A constant retarding torque of 12 N*m stops a rolling 0.80 m diameter wheel in a distance of 15 m. How much work does the torque do?
work=force*distance=12*.4*15
To find the work done by the torque, you need to use the formula:
Work = Torque * Angle
However, we don't have the angle. Instead, we have the distance covered by the wheel. To find the angle, we can calculate the number of rotations the wheel has made.
The circumference of the wheel is given by:
Circumference = π * Diameter
Circumference = π * 0.80 m
Circumference = 2.50 m
To find the number of rotations, we divide the distance covered by the circumference of the wheel:
Number of rotations = Distance / Circumference
Number of rotations = 15 m / 2.50 m
Number of rotations = 6 rotations
Since the distance is equivalent to 6 rotations, the angle would be:
Angle = 2π * Number of rotations
Angle = 2π * 6
Angle = 12π radians
Now we can calculate the work done by the torque:
Work = Torque * Angle
Work = 12 N·m * 12π radians
Work = 144π N·m or approximately 452.39 N·m
Therefore, the work done by the torque is approximately 452.39 N·m.

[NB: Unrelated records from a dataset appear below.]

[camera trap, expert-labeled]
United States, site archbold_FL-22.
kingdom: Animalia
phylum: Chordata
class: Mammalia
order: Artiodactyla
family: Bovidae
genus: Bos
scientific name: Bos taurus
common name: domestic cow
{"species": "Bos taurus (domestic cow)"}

To calculate the work done by the retarding torque, we need to know the formula for work and the relationship between torque and work.
The work done by a force is given by the formula:
Work = Force × Displacement × cos(θ)
In this case, the force we are interested in is the retarding torque, and the displacement is the distance over which the wheel stops.
However, we need to convert the torque into an equivalent force acting at the point where the force is applied.
The torque can be converted into a force by using the formula:
Torque = Force × Radius
We know the diameter of the wheel (0.80 m), so the radius can be calculated as half of the diameter:
Radius = Diameter/2 = 0.80 m/2 = 0.40 m
We have the torque value (12 N*m) and the radius (0.40 m), so we can rearrange the formula to solve for force:
Force = Torque/Radius = 12 N*m/0.40 m = 30 N
Now that we have the force and the displacement, we can calculate the work done by substituting the values into the work formula:
Work = Force × Displacement × cos(θ)
In this case, the angle (θ) is not mentioned, so we can assume it to be 0 degrees (cos(0) = 1). Thus, the formula becomes:
Work = Force × Displacement
Substituting the values, we get:
Work = 30 N × 15 m = 450 N*m = 450 Joules
Therefore, the work done by the retarding torque is 450 Joules.